La Traviata ci racconta una vicenda che potrebbe avvenire in ogni tempo, in qualunque momento della nostra vita e questa è stata proprio la sua forza, quella forza che la rende regina del Melodramma. È un capolavoro di statura epocale che, ogni volta che lo affrontiamo, sembra sorridere alla vanità dei nostri sforzi di interpretarla o di stravolgerla. Con fiocchi o senza fiocchi, quello che Verdi vuol dire riesce sempre ad arrivare alle nostre anime, impossibile da fraintendere: una storia d’amore e redenzione che resiste immutata allo scorrere del tempo in tutta la sua bellezza e completezza. La Traviata è dunque l’amante costante che con i suoi incantesimi «par discesa in terra a miracol mostrare».

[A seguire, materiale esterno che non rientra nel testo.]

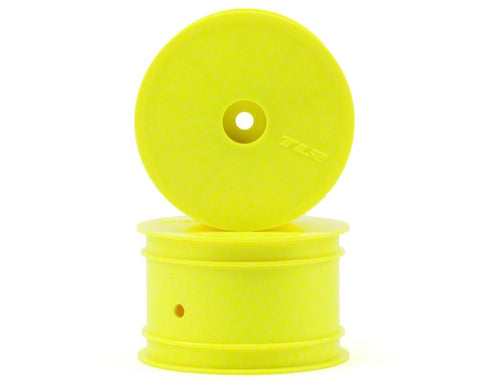 1/10 Rear Wheel, Yellow (2):22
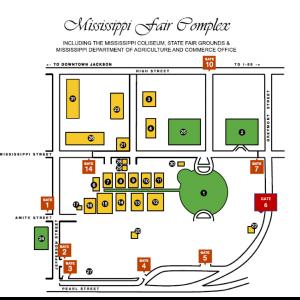 MS Fairgrounds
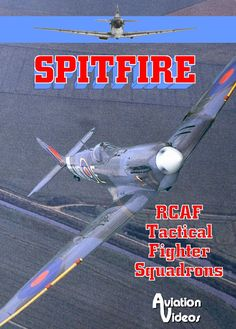 Spitfire - RCAF Tactical Fighter Squadrons: Amazon.ca: DVD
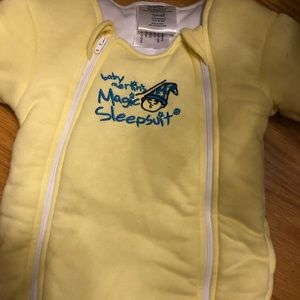 Baby Merlin Magic Sleep Suit: 3-6 months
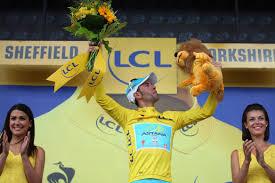 Nibali vince a Sheffield e conquista la maglia gialla al Tour de France 2014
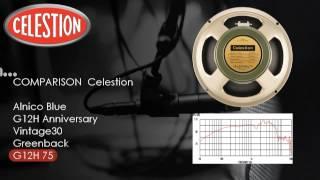 Celestion Speaker Comparison  Alnico blue G12H Vintage30 Greenback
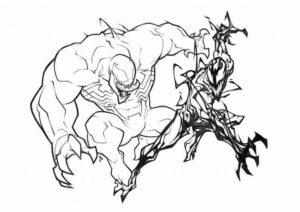 spiderman y venom para colorear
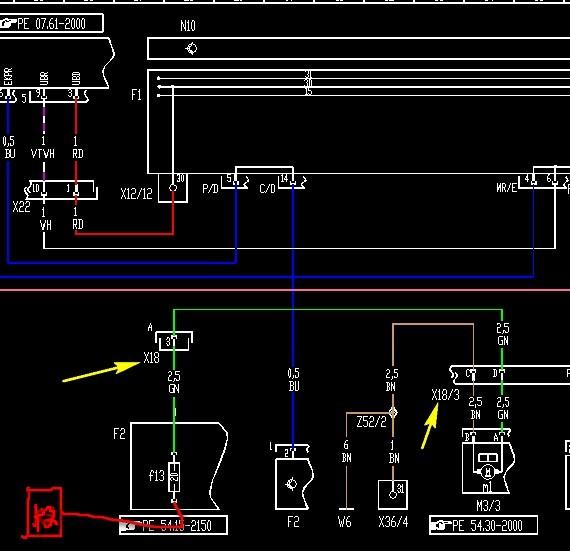 ml320 bose wiring diagram index listing of wiring diagrams - 2000 benz ml320  fuse diagram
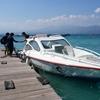 バリ島旅行(報告5)ーギリ トラワンガンー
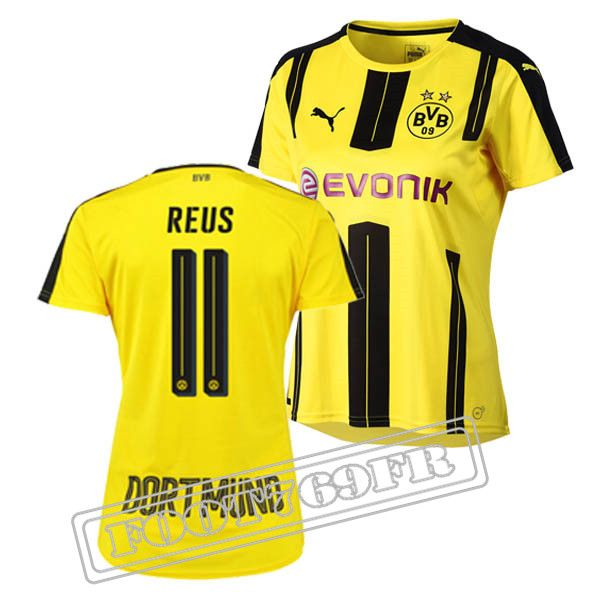 Promo Maillot Du Reus 11 Borussia Dortmund Femme Jaune/Noir 16/17 Domicile : Bundesliga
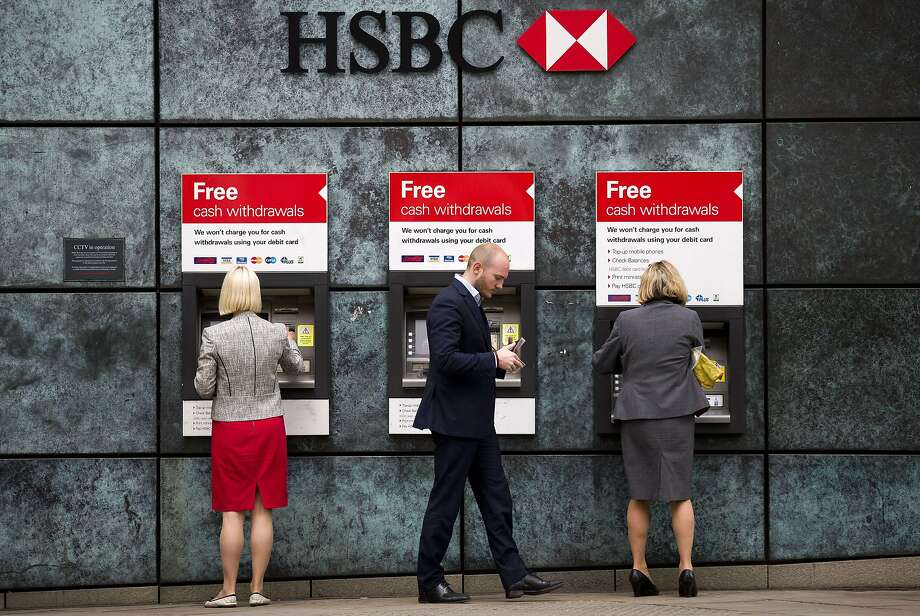 HSBC Holdings, based in London, is slashing jobs around the world as part of a restructuring. Photo: Justin Tallis, AFP / Getty Images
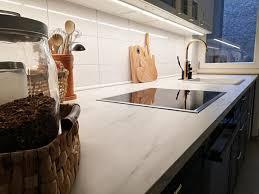 kuche kaufen ikea alternative küchen unter 2 000
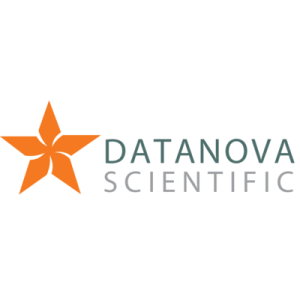 datanova-scientific-logo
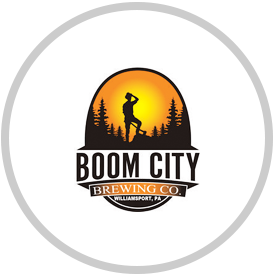 Boom City Brewing Co.png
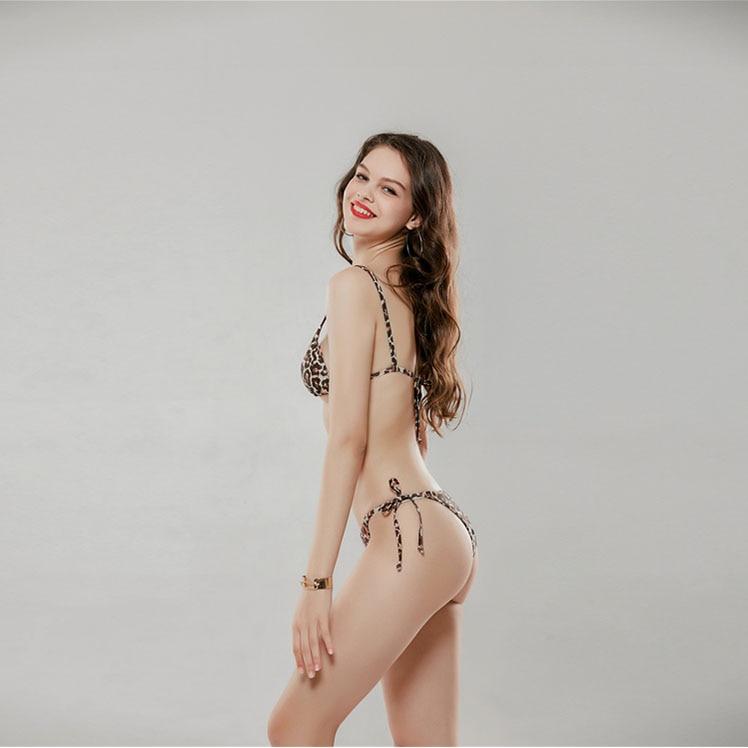 LaFata Bikini Set Leopard Print Padding Strap Top Sexy Cheeky High Wait High Leg Triangle Swimsuit Two Piece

La nuova produzione all’Arena di Verona quindi, modestamente e umilmente, intende soltanto facilitare questo rapporto d’Amore, chiaro, forte, imperituro. Finchè ci sarà quello straordinario strumento di linguaggio e d’arte che si chiama Opera, ci sarà sempre un’enorme attrazione nel pubblico: non credo verrà mai una generazione di mostri che non si riconoscerà né sentirà palpiti nel rivisitare la storia di Violetta e Alfredo, così umana e toccante; anche in un tempo in cui non ci saremo, la parabola della Traviata continuerà a suscitare emozioni profonde e nascoste nell’animo di chiunque la vedrà e la ascolterà.

Franco Zeffirelli

1 Nel febbraio del 1854, prima del debutto romano di Violetta (nuovo titolo per l’occasione), così scriveva Giuseppe Verdi all’amico scultore Vincenzo Luccardi in una lettera ormai celebre: «la Censura ha guastato il senso del dramma. Han fatto la Traviata pura ed innocente. Tante grazie! Così han guastato tutte le posizioni, tutti i caratteri. Una puttana deve essere sempre puttana. Se nella notte splendesse il sole, non vi sarebbe più notte. In somma, non capiscono nulla».